Don’t confuse 25 and 57; look to the global period.
Payers are scrutinizing and denying modifier 25 (Significant, separately identifiable evaluation and management service by the same physician or other qualified healthcare professional on the same day of the procedure or other service) more than ever before. If you are attaching 25 to a significant portion of your provider’s E/M codes, you are sending up a red flag. Learn how to identify legitimate opportunities for separately identifiable E/M and procedure coding using modifier 25 with these three guidelines.
1. Ensure Your Provider Performed a Separate Service
You should use modifier 25 when your provider’s documentation supports that he performed an E/M service that was significant and separately identifiable from the work included in another service or procedure.
When you’re reviewing your provider’s documentation you need to be able to clearly identify the separate service before you can append modifier 25. “Look at the documentation and cross out anything that is directly related to the procedure performed,” says Judith L. Blaszczyk RN, CPC, ACS-PM, compliance auditor with ACE, Inc. consulting in Overland Park, Kan. “Look then at the remaining documentation to determine if it is indeed significant, separately identifiable and medically necessary,” she adds.
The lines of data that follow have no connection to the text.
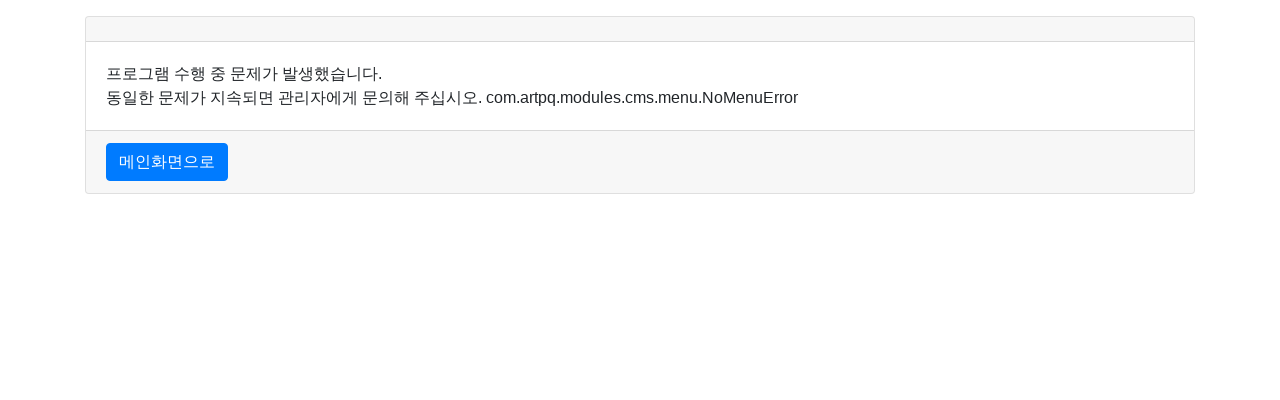

--- FILE ---
content_type: text/html;charset=UTF-8
request_url: https://damoa.jeju.kr/gseek/damoa.htm;jsessionid=DBUhcvb4gtPR7hZMzysLI9oFs66A2kAw1sd7OgK7tdXamwFlbIQ2l709ger7hiHh.injaedb_servlet_engine1?act=view&seq=7804
body_size: 887
content:

<!doctype html>
<html lang="ko">
<head>
	<title>사이트에서 오류가 발생했습니다</title>
	<meta charset="UTF-8" />

	<link rel="stylesheet" href="https://cdn.jsdelivr.net/npm/bootstrap@4.6.0/dist/css/bootstrap.min.css" media="all" />
	<script src="https://kit.fontawesome.com/f290b5998a.js" crossorigin="anonymous"></script>
</head>
<body>
	<div class="container">
	 	<div class="card mt-3">
			<div class="card-header">
				<i class="fal fa-exclamation-triangle"></i>
			</div>
			<div class="card-body">

				프로그램 수행 중 문제가 발생했습니다.<br>
				동일한 문제가 지속되면 관리자에게 문의해 주십시오.

				com.artpq.modules.cms.menu.NoMenuError

			</div>
			<div class="card-footer">
				<a href="/index.htm" class="btn btn-primary"><i class="fal fa-home"></i> 메인화면으로</a>
			</div>
		</div>
	</div>
</body>
</html>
Official guidance: CPT®’s Appendix A states that a significant and separately identifiable service “is defined or substantiated by documentation that satisfies the relevant criteria for the respective E/M service to be reported.”
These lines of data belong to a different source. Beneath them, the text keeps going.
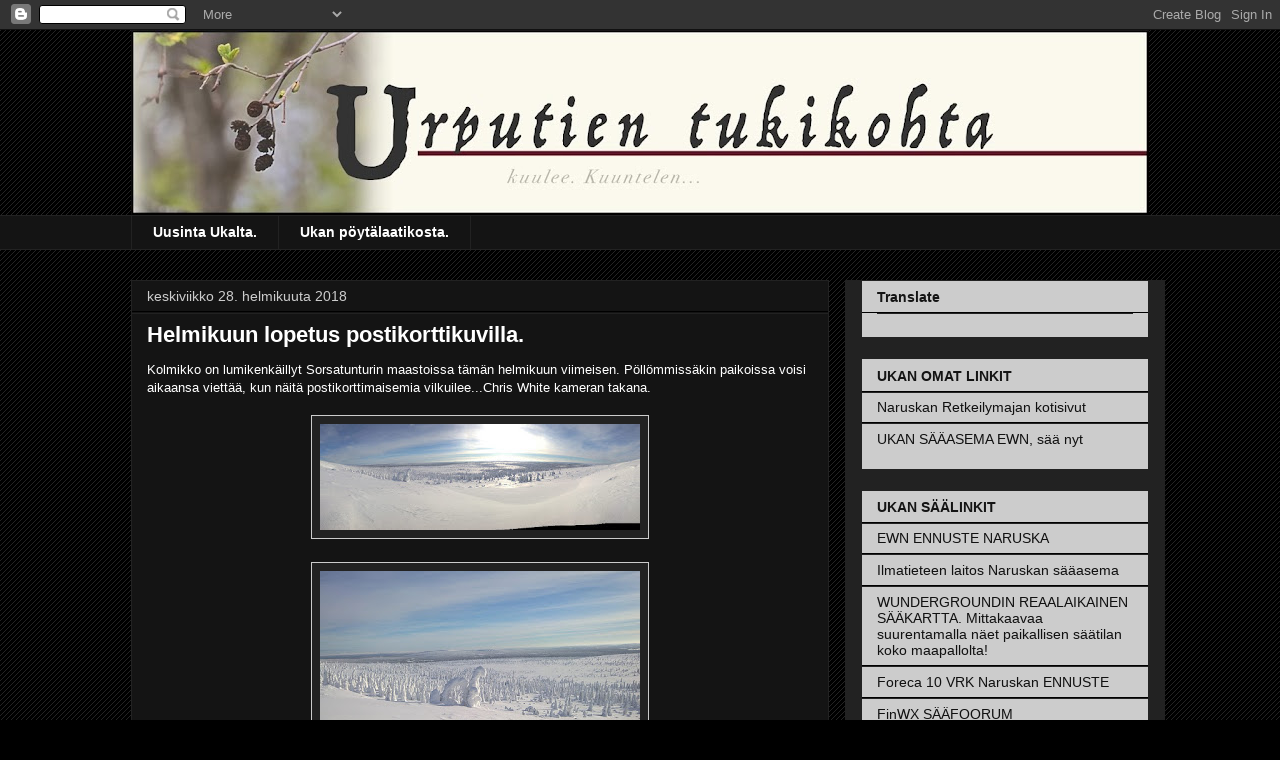

--- FILE ---
content_type: text/html; charset=UTF-8
request_url: http://www.naruskantukikohta.com/b/stats?style=WHITE_TRANSPARENT&timeRange=ALL_TIME&token=APq4FmBR3edYXYb6E01THHeFXNVfEKzvTRnxlHMgpIGhGQV-mx8_STwWYs7nppKZKvtdYiaZzije9mbiE-93Tz0cwMWoOEcCWQ
body_size: 261
content:
{"total":1882321,"sparklineOptions":{"backgroundColor":{"fillOpacity":0.1,"fill":"#ffffff"},"series":[{"areaOpacity":0.3,"color":"#fff"}]},"sparklineData":[[0,49],[1,31],[2,47],[3,19],[4,27],[5,32],[6,43],[7,95],[8,52],[9,49],[10,32],[11,22],[12,23],[13,55],[14,21],[15,27],[16,28],[17,75],[18,55],[19,67],[20,32],[21,42],[22,75],[23,98],[24,61],[25,25],[26,31],[27,19],[28,27],[29,11]],"nextTickMs":1200000}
“If coders slow down and take the time to read the definition of use of modifier 25 in their CPT® book, we would have fewer errors,” says Jetton Torix, CCS-P, course director of McVey Associates, Inc., medical biller for OMB out of Tulsa, Okla., and consultant in North Port, Fla. “Providers often do not remember that if something has to be done to do the main service, it is considered part of it and not separately billable.”
Remember: You can only consider reporting modifier 25 when coding an E/M service. If the procedures you’re reporting don’t fall under E/M services, it’s possible the encounter qualifies for another modifier instead.
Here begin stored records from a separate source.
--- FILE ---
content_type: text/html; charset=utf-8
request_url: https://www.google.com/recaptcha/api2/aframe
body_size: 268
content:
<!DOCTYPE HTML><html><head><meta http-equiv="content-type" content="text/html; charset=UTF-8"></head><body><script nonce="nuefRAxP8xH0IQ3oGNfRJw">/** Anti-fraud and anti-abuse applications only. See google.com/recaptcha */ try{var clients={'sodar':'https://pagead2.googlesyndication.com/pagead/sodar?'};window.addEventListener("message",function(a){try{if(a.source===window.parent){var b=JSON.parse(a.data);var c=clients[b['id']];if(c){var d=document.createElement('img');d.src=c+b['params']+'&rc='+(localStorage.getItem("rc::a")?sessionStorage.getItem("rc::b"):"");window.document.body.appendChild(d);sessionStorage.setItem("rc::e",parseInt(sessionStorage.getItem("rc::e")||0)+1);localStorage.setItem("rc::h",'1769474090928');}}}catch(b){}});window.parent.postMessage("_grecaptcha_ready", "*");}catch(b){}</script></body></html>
Example: Your provider sees a patient for management of her Alzheimer’s disease, and at the same visit the patient mentions she is also having pain. The doctor performs a single trigger point injection (20552, Injection[s]; single or multiple trigger point[s], 1 or 2 muscle[s]) for myofascial pain. In this case you can report both an office visit code, such as 99214 (Office or other outpatient visit for the evaluation and management of an established patient ...) with 20552 by appending modifier 25 to the E/M code, to show the E/M service was separately identifiable from the usual pre- and post-procedure work associated with the injection procedure.
2. Don’t Confuse Modifiers 25 and 57
One of the most common points of confusion is between modifier 25 and modifier 57 (Decision for surgery). You might use either modifier 25 or modifier 57 when your provider performs a procedure and a distinct E/M service for the same patient on the same day.
The quickest distinction is that you would use modifier 25 for a distinct E/M with a minor procedure performed on the same day, and modifier 57 for a distinct E/M with a major procedure performed on the same day.
How it works: You should only use modifier 25 with procedures that have a 0- or 10-day global period, Berman explains. These kinds of procedures are what Medicare defines as “minor.” In contrast, you’ll use modifier 57 for procedures with a 90-day global period. Note, however, that some payers are now requesting 57 on 10-day globals, according to Torix, so check with your individual payers.
Watch out: Some coders view modifier 25 as a “magic bullet” and they always add a 25 modifier to E/Ms done on the same day as a procedure because that is the only way they can get them paid. Don’t fall into that trap. “Any practice that applies modifier 25 indiscriminately to their E/Ms will be an outlier to other practices in the volume of claims billed with modifier 25 and will be sending up red flags,” Blaszczyk says.
3. Stop Omitting 25 Because of Same Dx
Proper modifier 25 use does not require a different diagnosis code. In fact, the presence of different diagnosis codes attached to the E/M and the procedure does not necessarily support a separately reportable E/M service. Your key to separately reporting the E/M service lies in whether your provider performed work beyond what is considered to be part of the procedure.
“The guidelines changed years ago that you do not need to have a different diagnosis to use modifier 25,” Torix says. “But it still seems to be easier to get paid if the diagnoses are different,” she adds.
How it works: When using modifier 25, the diagnosis associated with the E/M service can be the same as the diagnosis associated with the same-day procedure, or the diagnosis associated with the E/M service can be different than the diagnosis associated with the same-day procedure. The proof of separately reportable services is in the documentation of the E/M service.
Go to the source: The information about modifier 25 in the CPT manual clearly indicates that you no longer have to have two different diagnosis codes to use the modifier. The CPT manual states: “The E/M service may be prompted by the symptom or condition for which the procedure and/or service was provided.”